>> BEGIN EXCERPTED RECORDS

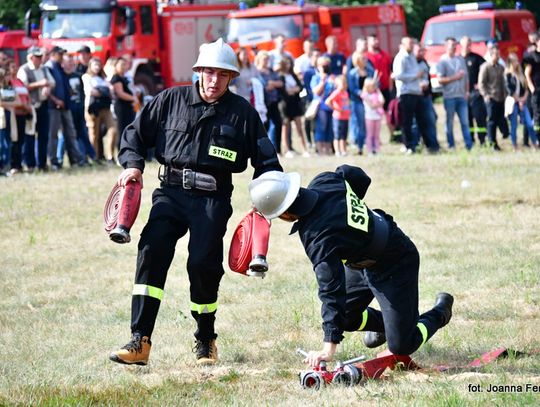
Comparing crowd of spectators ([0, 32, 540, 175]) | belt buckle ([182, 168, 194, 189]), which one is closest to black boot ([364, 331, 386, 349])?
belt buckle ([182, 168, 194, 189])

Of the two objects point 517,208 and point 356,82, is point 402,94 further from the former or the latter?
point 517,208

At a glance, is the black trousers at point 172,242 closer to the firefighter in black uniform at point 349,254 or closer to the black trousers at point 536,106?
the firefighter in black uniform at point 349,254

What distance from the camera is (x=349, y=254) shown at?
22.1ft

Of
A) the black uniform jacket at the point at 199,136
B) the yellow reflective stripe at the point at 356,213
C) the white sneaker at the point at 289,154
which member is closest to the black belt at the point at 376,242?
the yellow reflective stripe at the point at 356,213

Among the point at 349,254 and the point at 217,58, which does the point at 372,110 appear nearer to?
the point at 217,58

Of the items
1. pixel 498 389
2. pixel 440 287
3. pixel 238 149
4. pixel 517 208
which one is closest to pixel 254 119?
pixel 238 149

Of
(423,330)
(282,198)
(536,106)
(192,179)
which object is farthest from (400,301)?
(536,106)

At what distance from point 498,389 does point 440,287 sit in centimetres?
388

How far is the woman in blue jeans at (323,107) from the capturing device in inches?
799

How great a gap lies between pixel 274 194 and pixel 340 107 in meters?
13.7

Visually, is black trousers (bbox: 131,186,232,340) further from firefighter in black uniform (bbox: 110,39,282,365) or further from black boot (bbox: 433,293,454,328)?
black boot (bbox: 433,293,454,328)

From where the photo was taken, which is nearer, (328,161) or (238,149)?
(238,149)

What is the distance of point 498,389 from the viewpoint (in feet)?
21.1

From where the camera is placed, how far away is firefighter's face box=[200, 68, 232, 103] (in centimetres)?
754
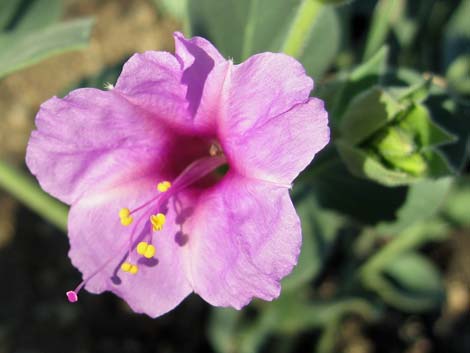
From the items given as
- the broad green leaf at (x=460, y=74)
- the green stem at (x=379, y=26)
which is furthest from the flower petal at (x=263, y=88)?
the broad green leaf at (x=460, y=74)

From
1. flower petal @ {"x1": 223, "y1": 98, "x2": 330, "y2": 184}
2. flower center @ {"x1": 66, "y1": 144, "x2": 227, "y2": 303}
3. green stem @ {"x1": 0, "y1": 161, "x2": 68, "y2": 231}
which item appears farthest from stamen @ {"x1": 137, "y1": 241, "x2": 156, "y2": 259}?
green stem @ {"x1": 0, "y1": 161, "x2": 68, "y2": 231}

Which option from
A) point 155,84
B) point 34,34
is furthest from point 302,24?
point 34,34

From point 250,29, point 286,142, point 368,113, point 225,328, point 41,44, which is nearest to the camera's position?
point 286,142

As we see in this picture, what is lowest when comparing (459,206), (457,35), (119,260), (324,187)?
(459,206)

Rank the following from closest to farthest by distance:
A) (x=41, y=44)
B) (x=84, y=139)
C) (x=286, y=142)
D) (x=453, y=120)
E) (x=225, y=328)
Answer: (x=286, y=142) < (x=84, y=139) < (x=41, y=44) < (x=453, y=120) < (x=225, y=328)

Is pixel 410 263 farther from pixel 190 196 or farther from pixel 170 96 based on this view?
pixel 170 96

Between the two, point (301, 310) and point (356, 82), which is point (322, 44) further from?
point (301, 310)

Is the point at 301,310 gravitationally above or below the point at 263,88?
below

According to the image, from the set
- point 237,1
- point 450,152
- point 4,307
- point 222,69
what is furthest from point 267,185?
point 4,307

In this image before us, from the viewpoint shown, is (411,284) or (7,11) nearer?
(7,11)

>> END EXCERPTED RECORDS
>> BEGIN EXCERPTED RECORDS

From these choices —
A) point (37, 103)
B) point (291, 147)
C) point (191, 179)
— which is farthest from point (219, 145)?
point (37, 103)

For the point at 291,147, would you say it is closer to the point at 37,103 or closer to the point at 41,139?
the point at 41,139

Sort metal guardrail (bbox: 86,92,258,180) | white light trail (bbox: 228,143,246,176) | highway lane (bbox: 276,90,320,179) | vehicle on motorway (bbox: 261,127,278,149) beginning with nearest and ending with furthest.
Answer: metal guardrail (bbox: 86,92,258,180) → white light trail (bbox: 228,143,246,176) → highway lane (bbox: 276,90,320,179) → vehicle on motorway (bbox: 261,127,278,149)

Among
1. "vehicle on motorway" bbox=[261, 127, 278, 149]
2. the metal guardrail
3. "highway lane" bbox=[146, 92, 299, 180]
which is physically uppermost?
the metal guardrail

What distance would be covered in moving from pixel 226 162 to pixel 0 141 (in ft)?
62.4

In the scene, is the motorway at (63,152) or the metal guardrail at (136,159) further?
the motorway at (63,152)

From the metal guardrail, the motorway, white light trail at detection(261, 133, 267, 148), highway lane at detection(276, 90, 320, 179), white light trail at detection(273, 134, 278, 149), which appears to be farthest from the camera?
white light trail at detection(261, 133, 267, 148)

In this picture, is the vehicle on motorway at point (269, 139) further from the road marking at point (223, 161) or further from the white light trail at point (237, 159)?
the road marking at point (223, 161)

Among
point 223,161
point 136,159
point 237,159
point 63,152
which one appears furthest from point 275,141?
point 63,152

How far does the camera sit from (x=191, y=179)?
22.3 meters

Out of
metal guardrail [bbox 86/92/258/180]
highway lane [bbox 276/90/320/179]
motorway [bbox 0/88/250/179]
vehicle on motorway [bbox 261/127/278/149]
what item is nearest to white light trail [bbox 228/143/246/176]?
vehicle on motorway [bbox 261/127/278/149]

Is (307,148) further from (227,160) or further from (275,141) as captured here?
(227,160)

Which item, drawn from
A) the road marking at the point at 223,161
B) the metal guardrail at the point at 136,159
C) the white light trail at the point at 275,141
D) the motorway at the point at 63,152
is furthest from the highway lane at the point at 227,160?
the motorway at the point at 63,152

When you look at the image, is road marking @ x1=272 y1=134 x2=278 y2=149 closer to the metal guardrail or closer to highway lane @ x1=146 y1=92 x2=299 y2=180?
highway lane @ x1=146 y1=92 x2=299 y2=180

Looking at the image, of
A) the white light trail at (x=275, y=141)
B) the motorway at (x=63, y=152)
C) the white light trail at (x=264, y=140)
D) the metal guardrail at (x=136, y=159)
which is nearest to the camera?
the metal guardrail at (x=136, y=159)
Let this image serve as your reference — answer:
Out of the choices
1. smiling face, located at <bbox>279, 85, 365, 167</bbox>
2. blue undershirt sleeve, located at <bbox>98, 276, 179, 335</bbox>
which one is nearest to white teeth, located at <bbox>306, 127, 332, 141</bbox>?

>> END EXCERPTED RECORDS

Convert the data from the line containing "When you look" down to the line containing "which one is nearest", both included, into a JSON array of strings with one string per line and no blank lines.

* _FINISHED ANSWER_:
[
  "When you look at the image, is road marking @ x1=272 y1=134 x2=278 y2=149 closer to the metal guardrail or closer to highway lane @ x1=146 y1=92 x2=299 y2=180?",
  "highway lane @ x1=146 y1=92 x2=299 y2=180",
  "Looking at the image, of",
  "A) the white light trail at (x=275, y=141)",
  "B) the motorway at (x=63, y=152)",
  "C) the white light trail at (x=264, y=140)",
  "D) the metal guardrail at (x=136, y=159)",
  "which is nearest to the camera?",
  "the metal guardrail at (x=136, y=159)",
  "Let this image serve as your reference — answer:",
  "Out of the choices",
  "1. smiling face, located at <bbox>279, 85, 365, 167</bbox>",
  "2. blue undershirt sleeve, located at <bbox>98, 276, 179, 335</bbox>",
  "which one is nearest to white teeth, located at <bbox>306, 127, 332, 141</bbox>?"
]